A disputa eleitoral que se encerra no próximo domingo (28), além de apontar o futuro do Brasil, traz revelações da ausência de qualquer conceito de ética, por menor que seja, a tratar das virtudes morais que levem à reflexão sobre costumes e práticas de indivíduos ou grupos sociais. Com a falta desse ingrediente essencial, mergulha cada vez mais no pantanoso terreno da banalização de imoralidades.
O escândalo do uso fraudulento da internet para beneficiar a candidatura de Jair Bolsonaro (PSL) à Presidência da República e a fala no município de Alegre, no Espírito Santo, de seu colega de partido, deputado federal Carlos Manato, colocando o dinheiro público a serviço de sua campanha eleitoral ao governo, são dois exemplos que representam mais lenha na fogueira do descrédito em que a política se contorce.
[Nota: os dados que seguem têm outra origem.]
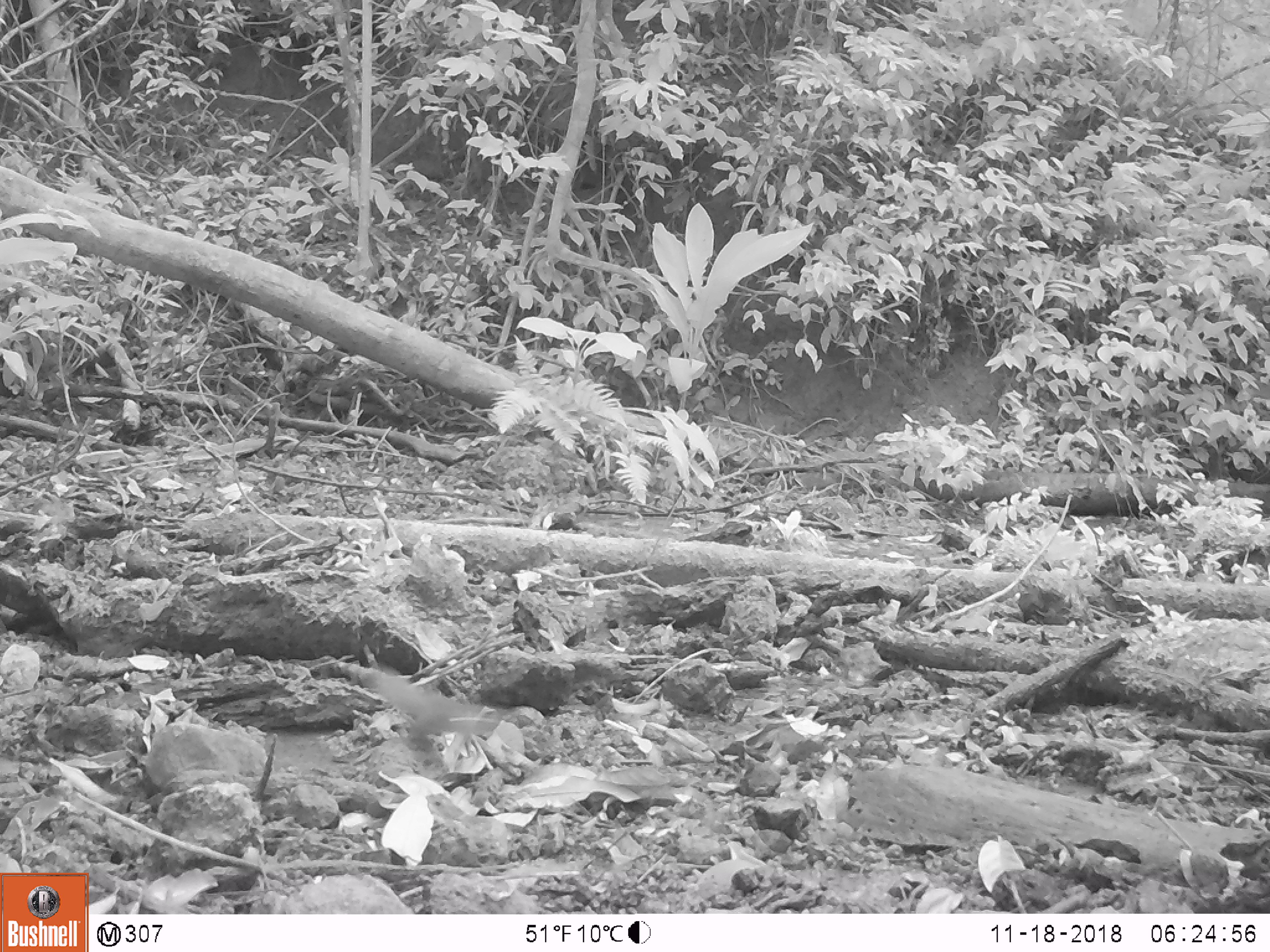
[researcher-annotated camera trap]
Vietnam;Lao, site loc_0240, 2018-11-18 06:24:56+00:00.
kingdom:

Ao se considerar alvo de ingratidão por não ter sido bem votado em uma comunidade beneficiada com dinheiro público levantado por ele, o deputado Manato expõe a prática corriqueira do “toma-lá-dá-cá”, observada de forma praticamente generalizada. Do mesmo modo que as nomeações de cargos comissionados, vistas sem qualquer esforço nestes dias após o primeiro turno eleitoral, em que aliados são acomodados de um lado ao outro, sem desfaçatez.
A banalização da política antiética já não surpreende a sociedade, voltada para questões à primeira vista favoráveis ao alcance de uma vida melhor, que a leva a se omitir ou a apoiar o infrator sem considerar não apenas a ética, mas qualquer conceito ideológico. Assim, contribuem para que as coisas prossigam da forma como se encontram.
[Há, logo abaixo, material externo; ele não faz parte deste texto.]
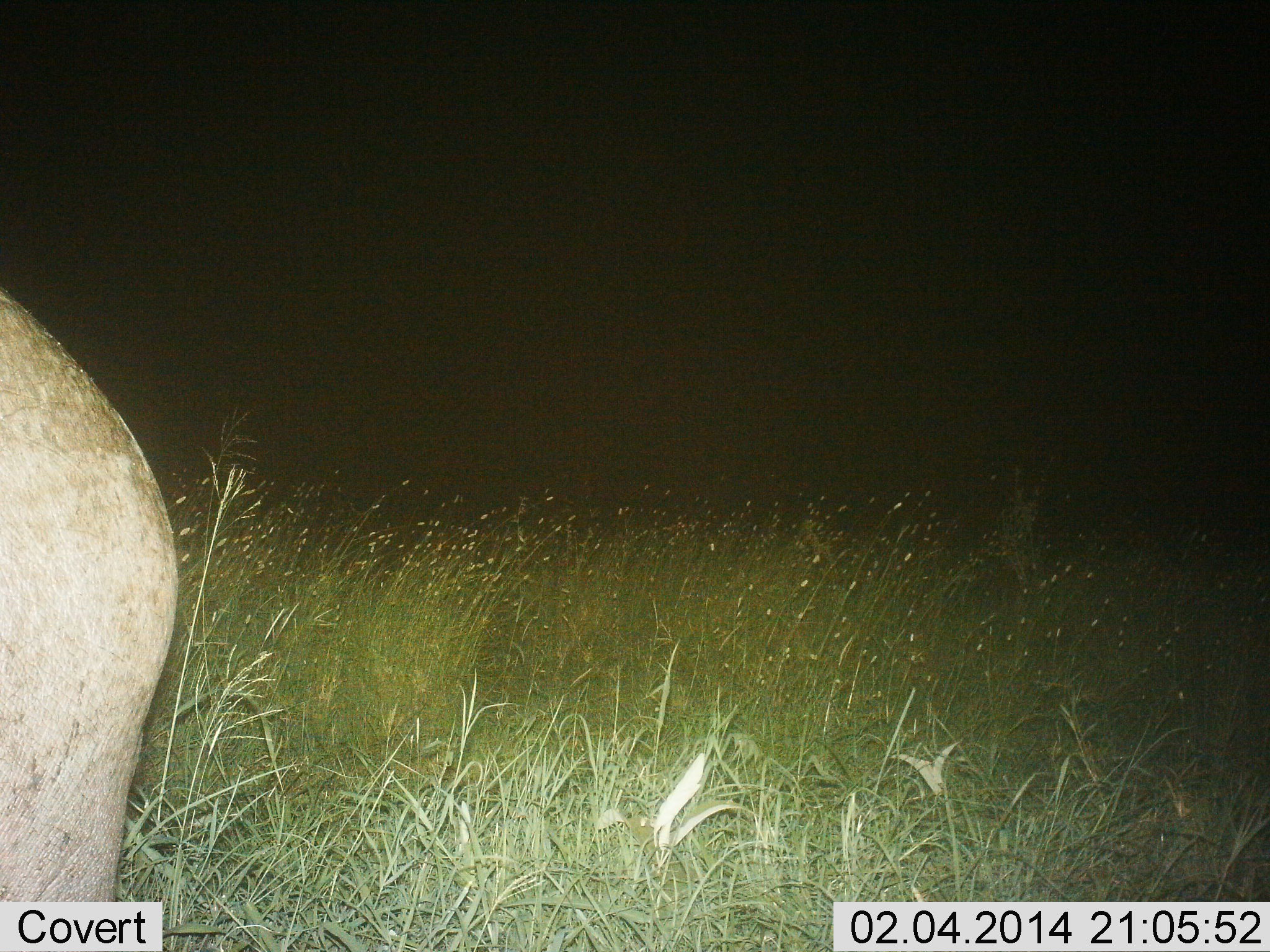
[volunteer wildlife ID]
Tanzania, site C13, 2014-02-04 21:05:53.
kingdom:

Um cenário fortalecido neste domingo (21) com discursos formais e empolados das autoridades representativas da Justiça Eleitoral, nos quais são reafirmadas a seriedade e a lisura do processo, com apuração lenta e gradual no escândalo dos fake kews em benefício de Bolsonaro.
Os atos punitivos, tão rígidos quando se trata de pessoas fora dos círculos de poder, principalmente pretos, pobres, petistas, favelados, indígenas e outros de um numeroso contingente, se mostram mais suaves e espaçados, o suficiente para embolorar nos escaninhos da burocracia permissiva
Os homens têm menor escrúpulo em ofender um que se faz amar do que um que se faz temer, porque o amor está unido com o vínculo da obrigação o qual, porque os homens são maus, se parte na primeira ocasião em que surja o interesse.
A frase exprime o contexto de afirmativa do pensador florentino Nicolau Maquiavel ((1469-1527), um dos formuladores da ciência política, e se encaixa em situações comuns observadas na campanha eleitoral como as descritas acima.
Em outros escritos, ressaltando O Príncipe, Maquiavel deixa claro que o povo demonstra amor à liberdade, mas, de outro, nada faz para defendê-la quando as instituições estão em perigo, e até conspira contra quem o protege.
Eis um exemplo para demonstrar o acerto da frase: servidor público defender um candidato declaradamente favorável ao chamado Estado mínimo, que terá entre suas ações mais relevantes a redução ou suspensão de concursos e as demissões sob a justificativa de enxugamento da máquina pública.
Uma afirmativa real, nos tempos atuais, em que o retorno à ditadura sanguinolenta, a defesa do militarismo nas escolas públicas, o armamento indiscriminado da população e um programa de governo elaborado nos quartéis recebem a aprovação de grande parte da sociedade, que, enganada, acha que assim estará garantindo a liberdade e a democracia.
Para estes, as fake news e o “toma-la-dá-cá” dos maus políticos fazem parte da ordem natural das coisas. Estão voltados para outras questões, influenciados por fatores externos dos quais nem têm consciência e, com seus atos, prestam inestimável contribuição à instalação da desordem.